Kementerian Koordinator Bidang Pembangunan Manusia dan Kebudayaan (Kemenko ) menunjukkan komitmen yang kuat dalam upaya memajukan ekosistem Usaha Mikro, Kecil, dan Menengah () di Indonesia. Salah satu wujud nyata dari komitmen ini adalah penyelenggaraan Festival Jejak Jajanan Nusantara yang akan digelar pada tanggal 6 hingga 8 Maret di area parkir selatan barat, Gelora Bung Karno, Senayan, Jakarta. Lebih dari sekadar ajang promosi kuliner, festival ini dirancang sebagai platform komprehensif untuk pemberdayaan ekonomi berbasis kolaborasi, peningkatan kapasitas pelaku usaha, dan pelestarian warisan kuliner Indonesia.

Festival Jejak Jajanan Nusantara bukan sekadar pameran makanan. Ini adalah sebuah inisiatif strategis yang dirancang untuk mengatasi berbagai tantangan yang dihadapi UMKM di Indonesia, mulai dari akses pasar yang terbatas hingga kurangnya pengetahuan tentang pengelolaan bisnis yang profesional. Kemenko PMK memahami bahwa UMKM adalah tulang punggung perekonomian Indonesia, dan oleh karena itu, pemberdayaan mereka adalah kunci untuk mencapai pertumbuhan ekonomi yang inklusif dan berkelanjutan.

Fokus pada Akses Pasar dan Kurasi Produk Berkualitas

Deputi Bidang Pemberdayaan Ekonomi Masyarakat dan Pelindungan Pekerja Migran Kemenko PMK, Leontinus Alpha Edison, menekankan pentingnya akses pasar sebagai salah satu pilar utama dalam strategi pemberdayaan UMKM. "Fokus utama Kemenko PMK adalah memperkuat ekosistem UMKM dengan membuka akses pasar yang lebih luas melalui kurasi produk berkualitas dan berdaya saing tinggi," ujarnya.
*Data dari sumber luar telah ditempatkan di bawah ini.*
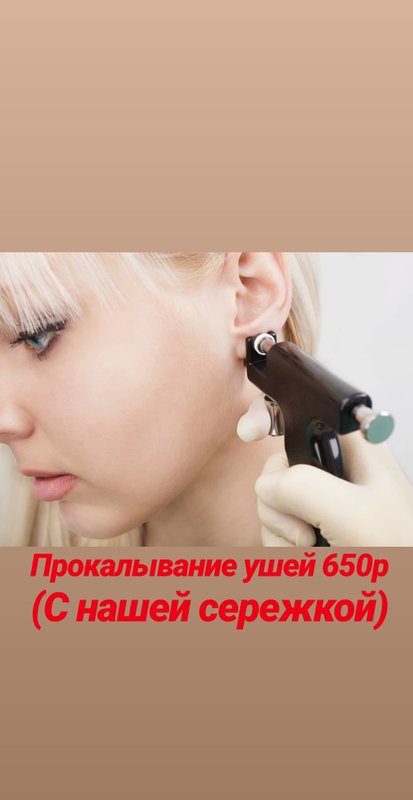 Проколоть уши елец. Inverness прокол ушей. Прокол ушей пистолетом детям. Трагус серьги. Проколоть уши елец.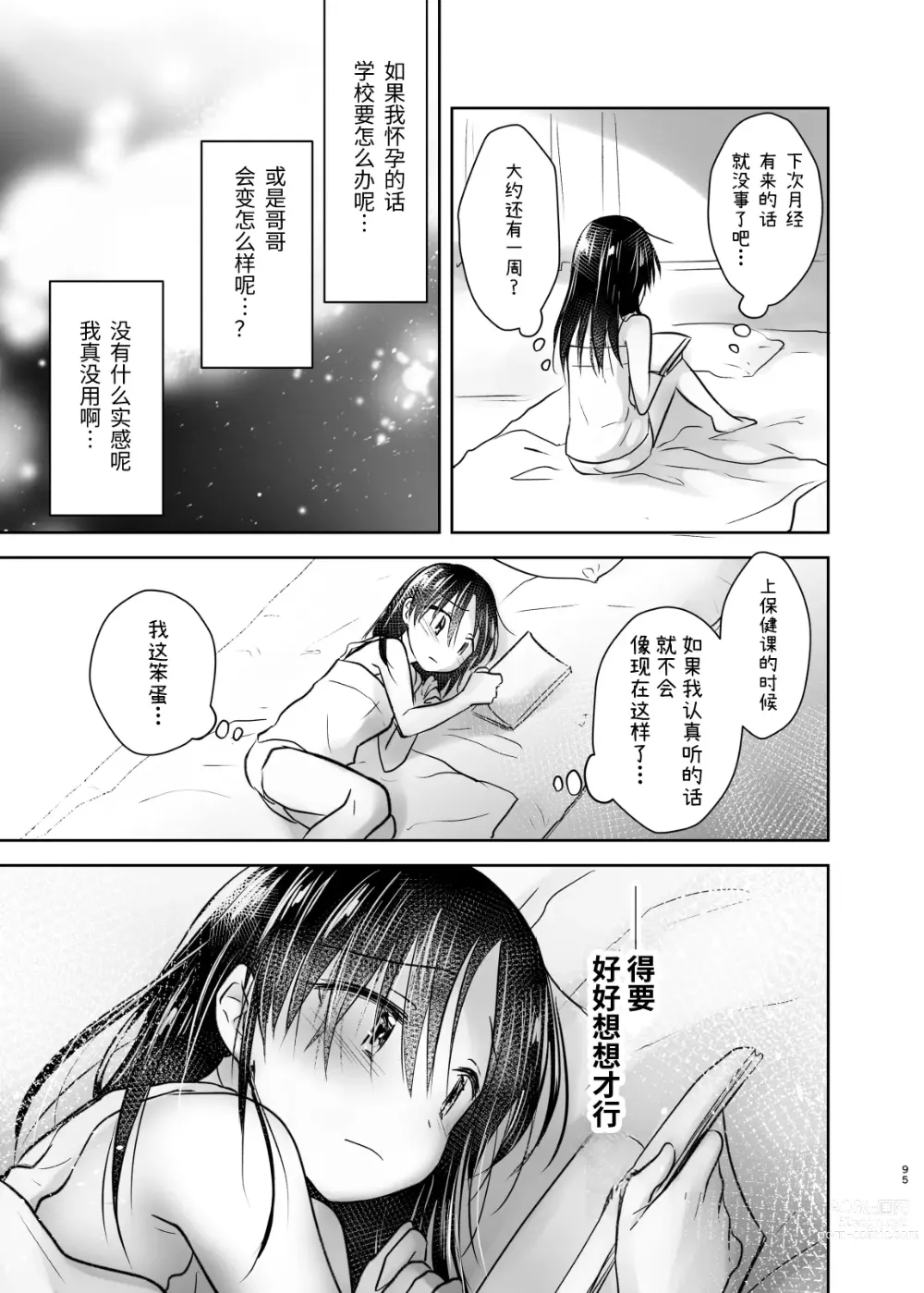 Page 96 of doujinshi 外出性爱总集篇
Kurasi produk merupakan proses seleksi yang ketat untuk memastikan bahwa hanya produk-produk terbaik yang dipamerkan dalam festival. Proses ini melibatkan serangkaian kriteria, termasuk kualitas bahan baku, proses produksi yang higienis, kemasan yang menarik, dan potensi pasar yang tinggi. Dengan melakukan kurasi produk, Kemenko PMK ingin memastikan bahwa UMKM yang berpartisipasi dalam festival ini memiliki daya saing yang kuat dan mampu menarik perhatian konsumen.

Festival ini akan menampilkan lebih dari 40 tenant UMKM terpilih yang akan menyajikan berbagai jajanan khas Nusantara. Ini adalah kesempatan emas bagi UMKM untuk memperkenalkan produk mereka kepada khalayak yang lebih luas, mendapatkan umpan balik dari konsumen, dan membangun jaringan dengan pelaku industri lainnya.

Kesempatan Emas bagi UMKM Pemula

Festival Jejak Jajanan Nusantara juga memberikan kesempatan istimewa bagi UMKM yang belum pernah terlibat dalam bazaar atau festival sebelumnya. Ini adalah langkah penting untuk membuka pintu bagi UMKM pemula untuk memasuki pasar dan mengembangkan bisnis mereka. Kemenko PMK menyadari bahwa banyak UMKM pemula yang memiliki potensi besar tetapi belum memiliki kesempatan untuk menunjukkan kemampuan mereka. Oleh karena itu, festival ini dirancang untuk memberikan platform yang inklusif bagi semua UMKM, tanpa memandang pengalaman atau skala bisnis mereka.

"Upaya ini juga menjadi kesempatan bagi UMKM yang belum pernah terlibat dalam kegiatan seperti bazaar atau festival untuk memasarkan dan memperkenalkan produknya secara langsung kepada masyarakat," tambah Leontinus. Dengan berpartisipasi dalam festival ini, UMKM pemula dapat belajar tentang dinamika pasar, berinteraksi dengan konsumen, dan membangun merek mereka.